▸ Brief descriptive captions
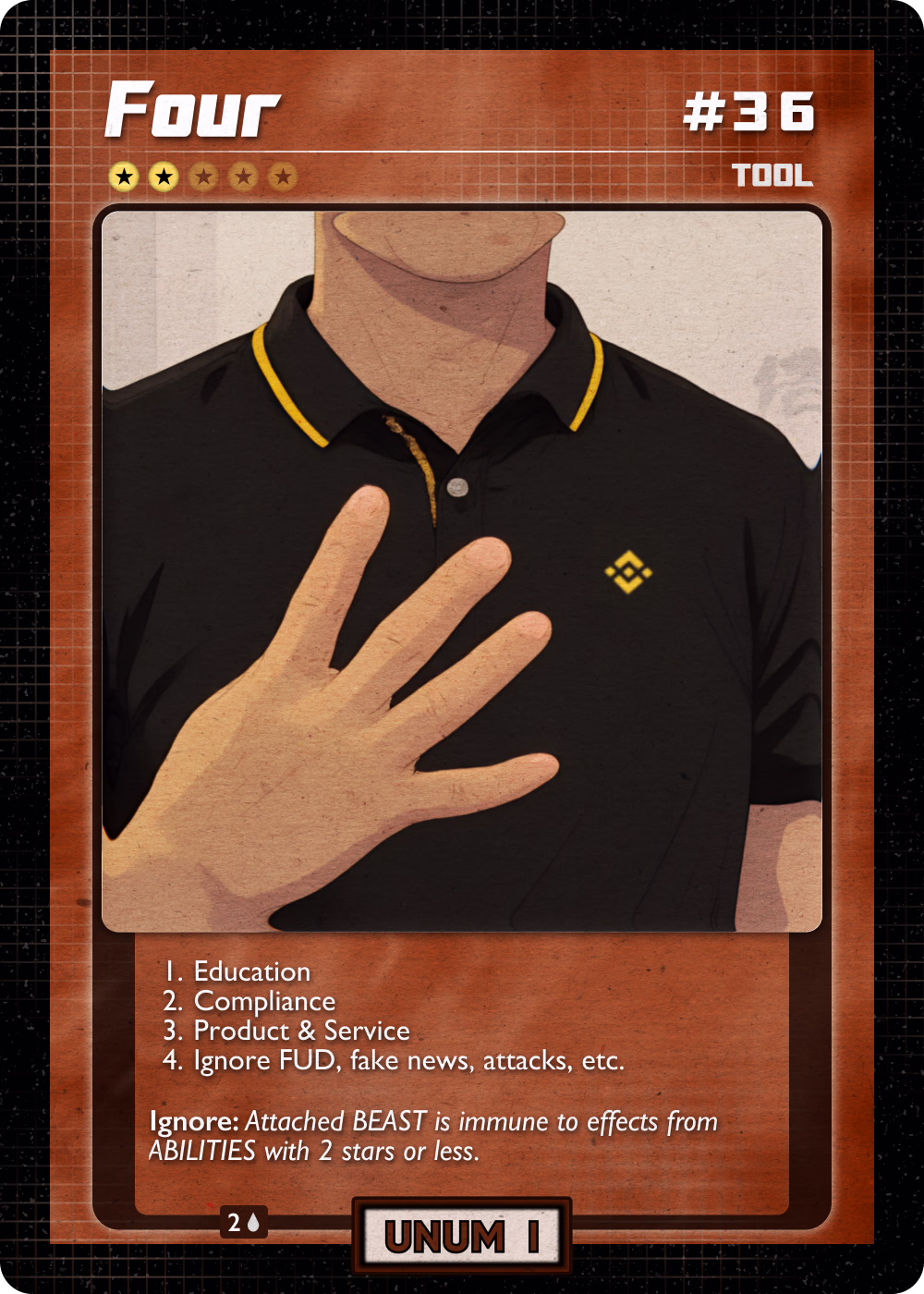 Four, Season 1 card #036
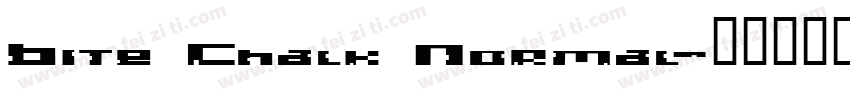 Bite Chalk Normal字体转换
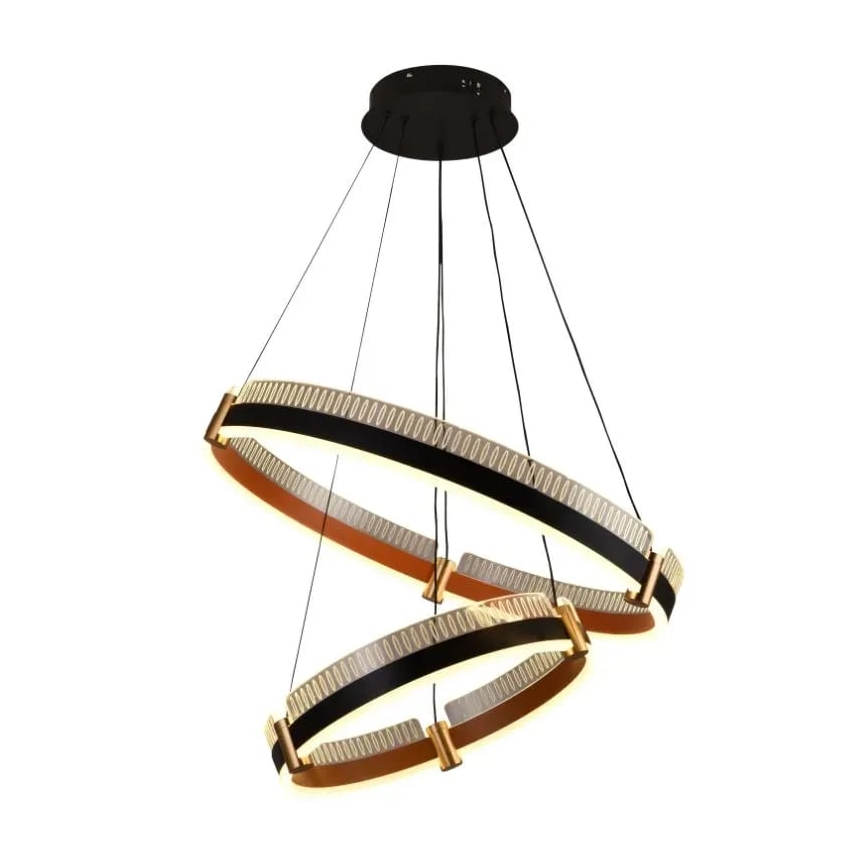 Dimbare LED hanglamp aan een koord LED/140W/230V 3000-6500K diameter 60 cm + afstandsbediening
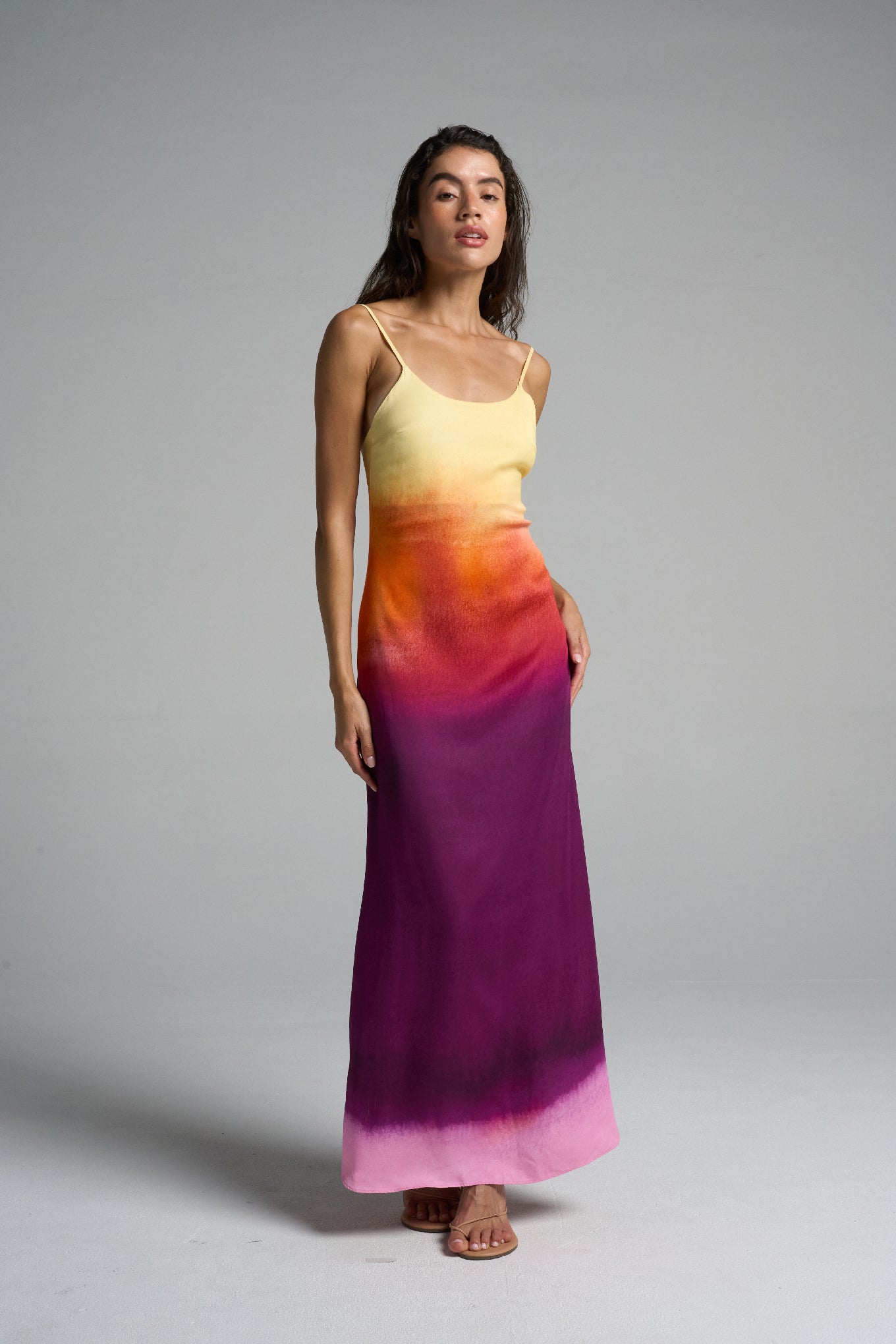 Long Slip Dress Sunset - shopsigal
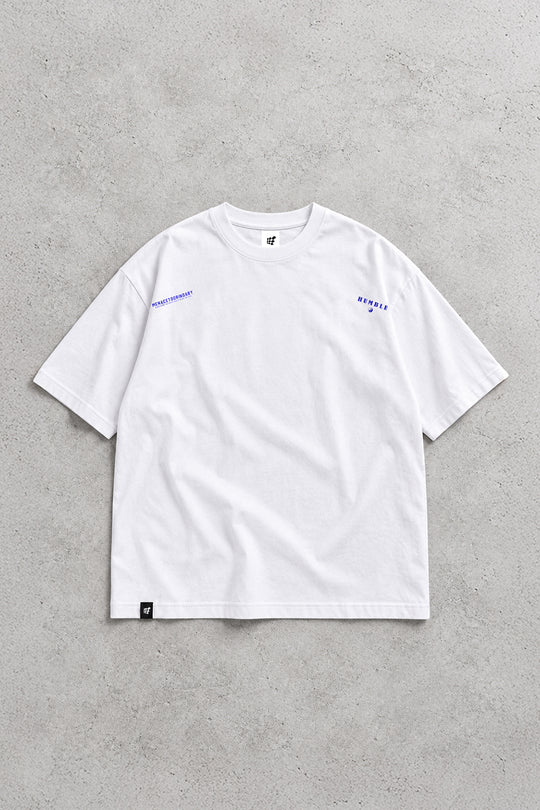 Energy Oversized T-Shirt - Humble Logo White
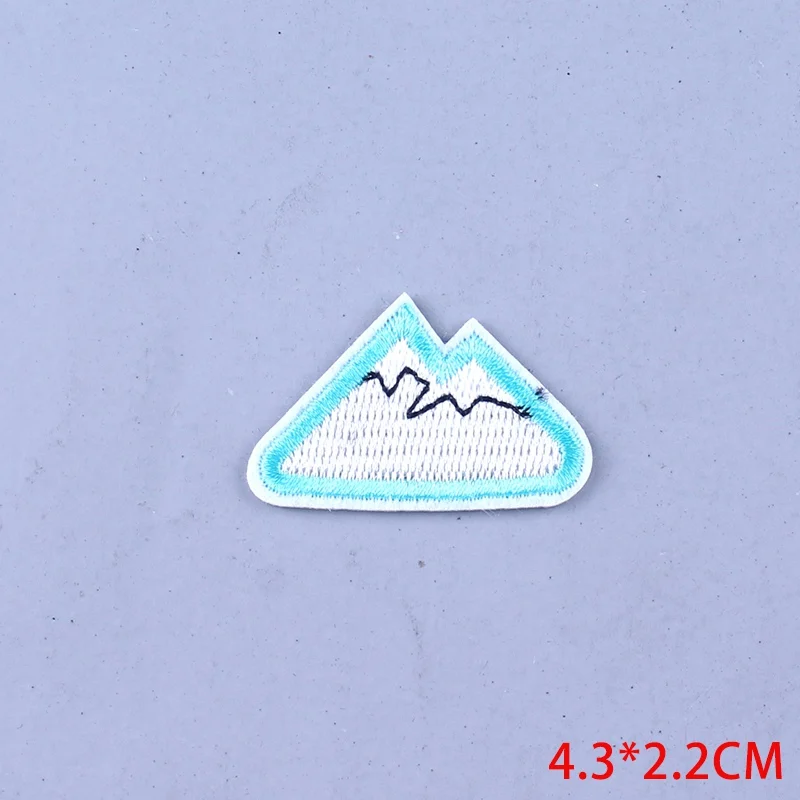 5P-PE4585CT Pulaqi повязка патч на одежду вышивка Ремонт Патчи мультфильм Железный На Патчи для одежды куртка мультфильм маленький клей стикер - Цвет: 5P-PE4585CT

▸ Task to complete
Find the line that contains "Long Slip Dress Sunset - shopsigal", then write out that line and every line after it through the end of the records, exactly. Leave the pictures out.

▸ Solution below
 Long Slip Dress Sunset - shopsigal
 Energy Oversized T-Shirt - Humble Logo White
 5P-PE4585CT Pulaqi повязка патч на одежду вышивка Ремонт Патчи мультфильм Железный На Патчи для одежды куртка мультфильм маленький клей стикер - Цвет: 5P-PE4585CT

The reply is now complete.